§ What you are asked to do
Your copy should start at the line with "EBEL. Eishockey Bundesliga." and end at the line with "Łagodna zupa ogórkowa" in the data below. Transcribe only those lines, exactly, pictures excluded.

§ Input data
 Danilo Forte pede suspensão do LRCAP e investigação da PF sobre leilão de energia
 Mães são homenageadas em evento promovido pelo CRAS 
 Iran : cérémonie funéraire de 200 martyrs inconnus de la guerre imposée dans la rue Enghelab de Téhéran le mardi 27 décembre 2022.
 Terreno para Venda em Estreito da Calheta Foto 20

...

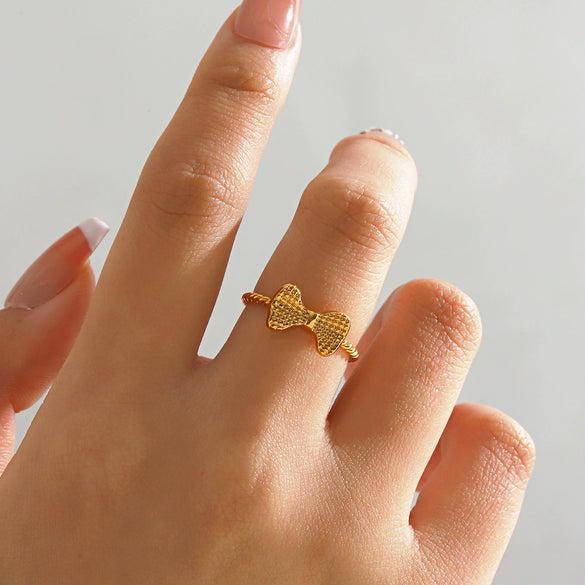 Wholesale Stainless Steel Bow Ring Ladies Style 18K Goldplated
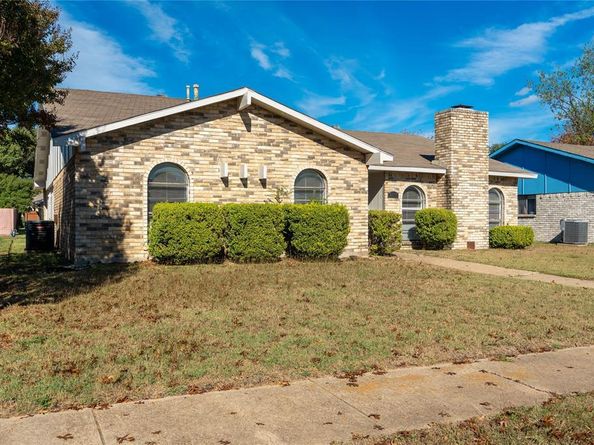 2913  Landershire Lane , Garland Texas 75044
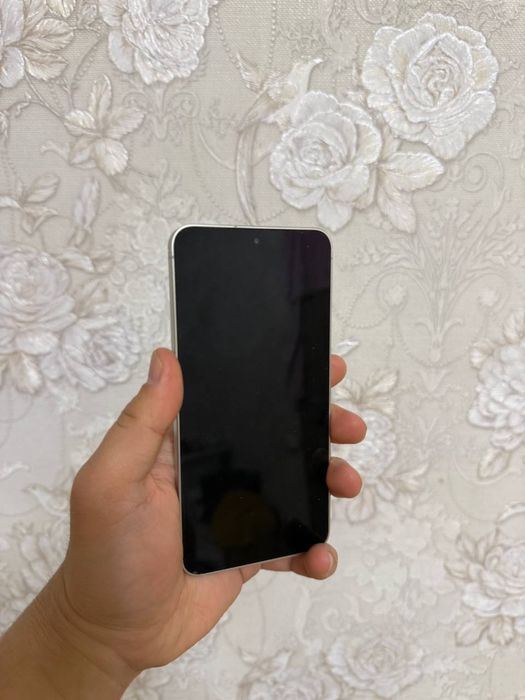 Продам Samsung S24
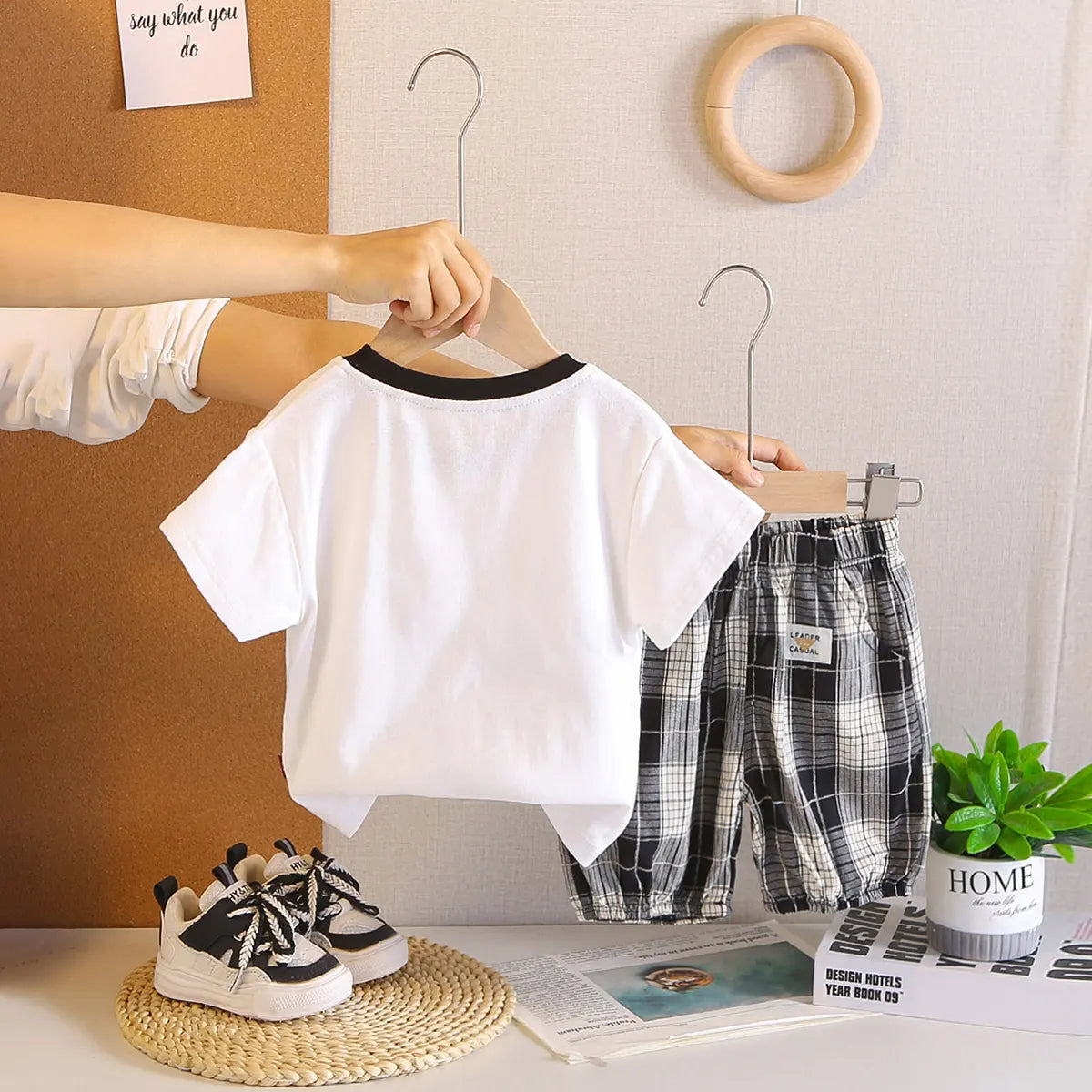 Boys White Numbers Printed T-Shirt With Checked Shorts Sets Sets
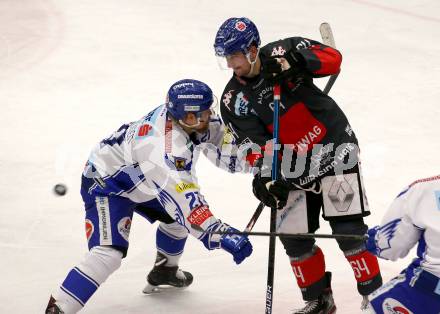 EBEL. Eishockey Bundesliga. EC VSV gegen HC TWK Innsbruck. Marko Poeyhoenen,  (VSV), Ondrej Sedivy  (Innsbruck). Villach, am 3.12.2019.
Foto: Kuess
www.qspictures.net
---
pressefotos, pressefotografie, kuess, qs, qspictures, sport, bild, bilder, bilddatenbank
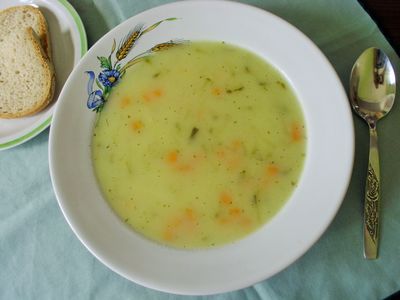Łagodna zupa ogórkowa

...

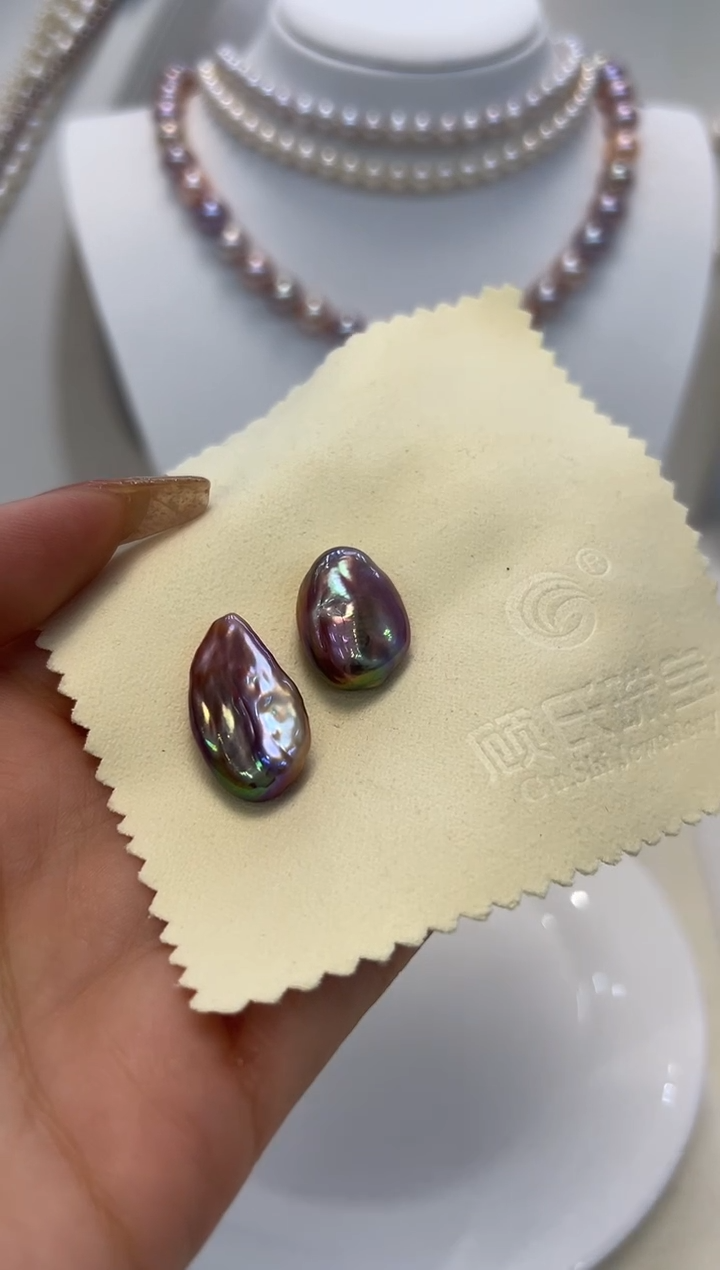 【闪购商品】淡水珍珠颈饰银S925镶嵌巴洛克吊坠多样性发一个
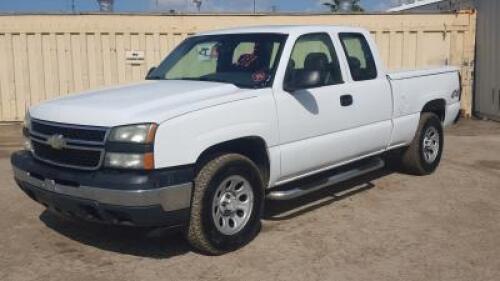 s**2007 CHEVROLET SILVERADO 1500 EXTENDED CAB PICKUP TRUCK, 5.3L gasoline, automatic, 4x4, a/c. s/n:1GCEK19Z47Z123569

§ Task result
 EBEL. Eishockey Bundesliga. EC VSV gegen HC TWK Innsbruck. Marko Poeyhoenen,  (VSV), Ondrej Sedivy  (Innsbruck). Villach, am 3.12.2019.
Foto: Kuess
www.qspictures.net
---
pressefotos, pressefotografie, kuess, qs, qspictures, sport, bild, bilder, bilddatenbank
Łagodna zupa ogórkowa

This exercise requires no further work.